Many search engines are beginning to incorporate structured text retrieval, meaning that users can search for text in italics, capitals, or boldface print. Google currently incorporates some structured retrieval. Users can choose to search for keywords located in the title, body, or hyperlinks of documents. Google's advanced features include searching for HTML documents, PostScript documents, or Excel documents, among other choices. Hotbot allows users to search for images, video, or MP3-formatted data, in addition to ordinary text. Its advanced features also include date information. For example, users can choose to retrieve only recent documents, those updated in the last two weeks, two months, or two years.

Another recent trend in search engine research is to use syntactic clues and query structure to improve retrieval results. These methods incorporate the location of the keywords in the query, the use of prepositions, verbs, and adjectives, hyperlink structure on document pages, and citation links to enhance retrieval. Other research efforts include accommodations for errors and typos in the query, using the concepts of pattern matching and edit distance.

Most keyword search engines, such as the library search engine for N. C. State University, allow for wildcards. For example, you can enter computer * to retrieve books about computer-aided analysis, the computer age, computer circuits, and many other such topics.

Data shown:
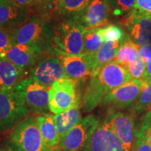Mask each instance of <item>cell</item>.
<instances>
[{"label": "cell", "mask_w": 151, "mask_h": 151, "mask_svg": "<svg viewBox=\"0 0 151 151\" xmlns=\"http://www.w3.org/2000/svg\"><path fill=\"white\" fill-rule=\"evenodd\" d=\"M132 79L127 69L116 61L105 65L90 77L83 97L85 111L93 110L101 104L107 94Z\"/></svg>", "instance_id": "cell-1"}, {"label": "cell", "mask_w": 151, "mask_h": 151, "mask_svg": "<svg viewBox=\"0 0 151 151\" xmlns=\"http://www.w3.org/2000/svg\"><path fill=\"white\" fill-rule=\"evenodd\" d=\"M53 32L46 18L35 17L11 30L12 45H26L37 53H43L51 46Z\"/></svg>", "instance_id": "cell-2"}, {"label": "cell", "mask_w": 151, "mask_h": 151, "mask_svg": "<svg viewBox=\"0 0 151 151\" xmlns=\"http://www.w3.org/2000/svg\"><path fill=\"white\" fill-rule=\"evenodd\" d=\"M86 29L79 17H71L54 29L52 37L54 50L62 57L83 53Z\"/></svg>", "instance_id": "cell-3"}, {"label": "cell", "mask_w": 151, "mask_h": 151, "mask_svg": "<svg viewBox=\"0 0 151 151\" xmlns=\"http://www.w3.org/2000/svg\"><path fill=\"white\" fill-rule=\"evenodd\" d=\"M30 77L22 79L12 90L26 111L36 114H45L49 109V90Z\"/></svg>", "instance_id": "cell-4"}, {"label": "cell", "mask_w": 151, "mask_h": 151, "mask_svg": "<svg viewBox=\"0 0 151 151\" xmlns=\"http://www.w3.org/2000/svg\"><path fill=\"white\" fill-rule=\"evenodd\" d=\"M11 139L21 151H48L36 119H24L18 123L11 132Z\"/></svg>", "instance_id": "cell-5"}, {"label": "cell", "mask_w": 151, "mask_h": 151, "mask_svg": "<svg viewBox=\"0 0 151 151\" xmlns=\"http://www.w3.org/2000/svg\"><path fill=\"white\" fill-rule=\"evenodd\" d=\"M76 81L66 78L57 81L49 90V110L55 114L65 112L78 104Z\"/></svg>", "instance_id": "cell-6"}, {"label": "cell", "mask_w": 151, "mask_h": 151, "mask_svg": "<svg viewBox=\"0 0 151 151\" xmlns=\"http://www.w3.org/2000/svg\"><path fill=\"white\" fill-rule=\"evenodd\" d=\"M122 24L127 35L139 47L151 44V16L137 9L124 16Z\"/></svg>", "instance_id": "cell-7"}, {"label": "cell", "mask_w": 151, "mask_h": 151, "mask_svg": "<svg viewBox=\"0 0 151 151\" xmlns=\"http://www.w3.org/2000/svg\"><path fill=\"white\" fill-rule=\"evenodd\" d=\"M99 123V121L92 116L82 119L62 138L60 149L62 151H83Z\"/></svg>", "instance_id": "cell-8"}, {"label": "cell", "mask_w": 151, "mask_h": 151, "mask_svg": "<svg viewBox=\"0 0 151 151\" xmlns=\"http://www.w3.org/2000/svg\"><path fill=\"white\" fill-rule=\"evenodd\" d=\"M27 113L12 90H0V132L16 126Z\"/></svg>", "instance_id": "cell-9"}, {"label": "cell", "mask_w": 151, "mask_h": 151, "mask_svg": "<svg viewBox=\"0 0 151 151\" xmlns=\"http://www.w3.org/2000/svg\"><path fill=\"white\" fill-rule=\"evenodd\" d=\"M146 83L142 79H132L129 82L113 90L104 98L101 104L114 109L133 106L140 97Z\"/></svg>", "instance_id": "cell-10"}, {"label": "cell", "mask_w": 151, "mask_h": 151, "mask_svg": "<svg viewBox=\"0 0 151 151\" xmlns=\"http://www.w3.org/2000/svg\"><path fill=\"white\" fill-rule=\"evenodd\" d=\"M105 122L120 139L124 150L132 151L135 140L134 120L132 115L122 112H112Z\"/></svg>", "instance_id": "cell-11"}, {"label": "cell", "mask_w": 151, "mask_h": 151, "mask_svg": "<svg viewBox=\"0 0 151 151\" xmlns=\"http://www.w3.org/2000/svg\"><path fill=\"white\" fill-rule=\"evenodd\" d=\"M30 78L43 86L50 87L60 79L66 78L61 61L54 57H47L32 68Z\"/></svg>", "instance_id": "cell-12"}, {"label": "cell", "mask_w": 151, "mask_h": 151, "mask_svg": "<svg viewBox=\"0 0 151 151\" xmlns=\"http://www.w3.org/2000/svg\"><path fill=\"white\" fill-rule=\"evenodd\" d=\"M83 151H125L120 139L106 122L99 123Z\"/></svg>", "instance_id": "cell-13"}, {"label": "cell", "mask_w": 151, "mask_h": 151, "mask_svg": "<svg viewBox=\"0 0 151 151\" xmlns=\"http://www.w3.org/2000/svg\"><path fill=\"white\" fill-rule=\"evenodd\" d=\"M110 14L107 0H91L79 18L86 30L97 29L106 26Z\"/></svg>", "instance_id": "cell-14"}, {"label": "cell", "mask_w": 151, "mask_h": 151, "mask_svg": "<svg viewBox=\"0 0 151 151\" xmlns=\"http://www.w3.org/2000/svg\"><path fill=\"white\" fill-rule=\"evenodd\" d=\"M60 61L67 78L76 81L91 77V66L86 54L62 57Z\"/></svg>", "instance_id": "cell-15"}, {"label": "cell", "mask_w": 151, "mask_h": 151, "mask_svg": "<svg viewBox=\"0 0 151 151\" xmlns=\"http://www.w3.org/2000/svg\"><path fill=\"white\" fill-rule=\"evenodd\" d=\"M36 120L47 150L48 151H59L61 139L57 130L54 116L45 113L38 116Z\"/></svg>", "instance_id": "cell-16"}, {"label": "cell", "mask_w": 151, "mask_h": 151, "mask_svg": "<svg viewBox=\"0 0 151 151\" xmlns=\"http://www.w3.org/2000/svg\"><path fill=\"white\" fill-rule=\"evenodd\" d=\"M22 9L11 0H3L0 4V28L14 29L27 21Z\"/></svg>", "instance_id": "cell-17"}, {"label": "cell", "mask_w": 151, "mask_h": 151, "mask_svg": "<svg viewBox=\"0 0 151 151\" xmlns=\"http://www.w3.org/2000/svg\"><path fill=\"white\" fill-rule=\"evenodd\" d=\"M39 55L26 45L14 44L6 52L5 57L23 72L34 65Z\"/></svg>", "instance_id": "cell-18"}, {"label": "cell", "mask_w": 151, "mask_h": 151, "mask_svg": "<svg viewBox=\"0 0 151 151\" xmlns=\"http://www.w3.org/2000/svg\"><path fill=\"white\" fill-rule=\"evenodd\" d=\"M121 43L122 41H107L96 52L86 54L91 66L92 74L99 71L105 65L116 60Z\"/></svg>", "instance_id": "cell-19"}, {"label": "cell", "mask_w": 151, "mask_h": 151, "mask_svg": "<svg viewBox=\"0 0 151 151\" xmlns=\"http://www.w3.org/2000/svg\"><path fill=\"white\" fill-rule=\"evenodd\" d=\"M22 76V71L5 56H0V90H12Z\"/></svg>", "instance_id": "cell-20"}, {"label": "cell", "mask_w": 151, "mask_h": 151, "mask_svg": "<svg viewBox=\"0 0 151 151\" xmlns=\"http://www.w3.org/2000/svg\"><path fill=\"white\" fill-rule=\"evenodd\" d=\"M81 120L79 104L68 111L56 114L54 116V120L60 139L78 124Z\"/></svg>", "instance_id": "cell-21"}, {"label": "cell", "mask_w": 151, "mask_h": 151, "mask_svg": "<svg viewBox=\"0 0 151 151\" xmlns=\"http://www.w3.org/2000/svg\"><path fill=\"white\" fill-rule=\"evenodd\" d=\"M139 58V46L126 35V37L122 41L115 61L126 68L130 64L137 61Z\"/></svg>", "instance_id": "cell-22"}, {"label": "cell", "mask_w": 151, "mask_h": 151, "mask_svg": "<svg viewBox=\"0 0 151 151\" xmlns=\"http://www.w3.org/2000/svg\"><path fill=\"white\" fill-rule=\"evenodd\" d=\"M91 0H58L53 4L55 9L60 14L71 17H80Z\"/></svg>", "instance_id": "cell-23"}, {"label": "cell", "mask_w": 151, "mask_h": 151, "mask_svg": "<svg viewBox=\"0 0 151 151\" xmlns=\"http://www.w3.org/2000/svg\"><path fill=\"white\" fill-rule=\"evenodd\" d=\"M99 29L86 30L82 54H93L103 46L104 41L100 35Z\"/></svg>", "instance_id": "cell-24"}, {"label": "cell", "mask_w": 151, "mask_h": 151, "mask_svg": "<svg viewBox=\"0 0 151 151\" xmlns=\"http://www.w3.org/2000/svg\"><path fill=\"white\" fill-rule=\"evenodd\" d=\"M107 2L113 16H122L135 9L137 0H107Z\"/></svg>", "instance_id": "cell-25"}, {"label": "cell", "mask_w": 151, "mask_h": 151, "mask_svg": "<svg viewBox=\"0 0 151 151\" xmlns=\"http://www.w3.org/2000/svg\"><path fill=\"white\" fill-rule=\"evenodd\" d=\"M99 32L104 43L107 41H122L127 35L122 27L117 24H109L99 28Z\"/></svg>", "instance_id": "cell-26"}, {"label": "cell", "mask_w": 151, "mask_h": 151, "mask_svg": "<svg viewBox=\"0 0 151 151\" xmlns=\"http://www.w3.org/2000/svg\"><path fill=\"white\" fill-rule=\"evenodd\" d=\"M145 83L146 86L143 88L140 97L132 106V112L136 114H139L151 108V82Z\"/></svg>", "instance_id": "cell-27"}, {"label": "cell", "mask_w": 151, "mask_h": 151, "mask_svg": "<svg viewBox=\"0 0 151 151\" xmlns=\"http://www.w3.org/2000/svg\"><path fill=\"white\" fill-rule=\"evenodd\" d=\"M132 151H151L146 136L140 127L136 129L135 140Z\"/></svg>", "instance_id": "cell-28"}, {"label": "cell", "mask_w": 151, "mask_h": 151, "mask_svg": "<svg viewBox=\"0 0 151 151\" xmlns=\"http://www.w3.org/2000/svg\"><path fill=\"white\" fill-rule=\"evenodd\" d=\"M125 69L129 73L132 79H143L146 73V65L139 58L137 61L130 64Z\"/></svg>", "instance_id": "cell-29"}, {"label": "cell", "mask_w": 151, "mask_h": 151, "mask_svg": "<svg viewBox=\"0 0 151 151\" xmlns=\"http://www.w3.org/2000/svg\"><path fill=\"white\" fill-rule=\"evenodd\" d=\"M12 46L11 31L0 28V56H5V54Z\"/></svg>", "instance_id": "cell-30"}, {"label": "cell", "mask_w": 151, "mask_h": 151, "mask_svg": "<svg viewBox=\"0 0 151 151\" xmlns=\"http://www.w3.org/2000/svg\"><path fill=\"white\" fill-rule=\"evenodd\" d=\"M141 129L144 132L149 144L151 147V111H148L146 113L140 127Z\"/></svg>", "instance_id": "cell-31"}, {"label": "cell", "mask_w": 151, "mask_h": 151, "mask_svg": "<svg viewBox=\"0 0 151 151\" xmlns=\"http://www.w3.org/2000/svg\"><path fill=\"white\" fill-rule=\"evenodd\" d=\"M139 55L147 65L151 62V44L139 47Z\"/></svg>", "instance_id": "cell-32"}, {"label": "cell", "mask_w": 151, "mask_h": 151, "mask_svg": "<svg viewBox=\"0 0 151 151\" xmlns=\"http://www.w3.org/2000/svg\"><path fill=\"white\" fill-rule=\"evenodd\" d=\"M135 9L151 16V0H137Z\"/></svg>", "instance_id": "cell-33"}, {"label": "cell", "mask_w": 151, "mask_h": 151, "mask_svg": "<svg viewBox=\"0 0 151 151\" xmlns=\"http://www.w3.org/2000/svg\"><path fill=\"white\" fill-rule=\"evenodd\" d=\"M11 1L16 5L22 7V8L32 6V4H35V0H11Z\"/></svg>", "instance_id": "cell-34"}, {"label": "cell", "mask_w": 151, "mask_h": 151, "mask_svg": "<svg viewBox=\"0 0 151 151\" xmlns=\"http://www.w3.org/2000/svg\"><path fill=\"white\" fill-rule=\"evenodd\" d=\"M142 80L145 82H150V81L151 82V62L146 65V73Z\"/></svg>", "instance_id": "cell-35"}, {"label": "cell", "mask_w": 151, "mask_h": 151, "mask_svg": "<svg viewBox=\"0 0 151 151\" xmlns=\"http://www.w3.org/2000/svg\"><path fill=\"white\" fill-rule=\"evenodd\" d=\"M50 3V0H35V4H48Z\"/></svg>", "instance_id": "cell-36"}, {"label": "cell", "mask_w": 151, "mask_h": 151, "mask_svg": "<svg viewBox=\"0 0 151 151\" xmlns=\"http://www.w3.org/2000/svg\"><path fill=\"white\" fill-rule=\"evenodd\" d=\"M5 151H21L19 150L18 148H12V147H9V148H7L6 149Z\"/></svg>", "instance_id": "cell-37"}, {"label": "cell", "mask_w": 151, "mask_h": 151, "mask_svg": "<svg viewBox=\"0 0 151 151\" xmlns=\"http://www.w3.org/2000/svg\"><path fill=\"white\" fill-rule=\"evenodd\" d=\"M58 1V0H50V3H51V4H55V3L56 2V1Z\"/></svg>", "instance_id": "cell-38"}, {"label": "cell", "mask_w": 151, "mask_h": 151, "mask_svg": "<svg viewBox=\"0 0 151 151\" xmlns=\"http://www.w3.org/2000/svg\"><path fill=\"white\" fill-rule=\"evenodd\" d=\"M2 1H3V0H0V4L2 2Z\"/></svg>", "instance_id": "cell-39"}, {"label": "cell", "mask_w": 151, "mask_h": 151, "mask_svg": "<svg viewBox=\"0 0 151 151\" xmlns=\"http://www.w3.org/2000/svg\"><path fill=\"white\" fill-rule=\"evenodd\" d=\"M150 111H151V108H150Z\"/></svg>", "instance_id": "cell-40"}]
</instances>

Set problem A: According to the search engine excerpt, which kinds of data besides ordinary text can Hotbot users search for?
Set problem B: Resume the search engine excerpt, carrying it on past its final sentence.

Expected answer A: Images, video, or MP3-formatted data.

Expected answer B:
One of the most exciting applications of information retrieval is image retrieval. True image retrieval uses mathematical models to capture how similar images are to an original image without using text hints, such as HTML image tags. Soon users will be able to retrieve images in addition to text documents. One application of image retrieval is locating possible suspects for a crime by searching through a criminal photo ID database electronically to find those criminals whose photo profiles most completely match the sketch rendered by the crime scene artist. This can be further extended to sound retrieval. Searching through audio files is as challenging as image retrieval, but may be possible in the near future.

To learn more, explore the online resources and print references listed on the next page.

Amy Langville, "The Linear Algebra Behind Search Engines - The Future of Information Retrieval ," Convergence (December 2005)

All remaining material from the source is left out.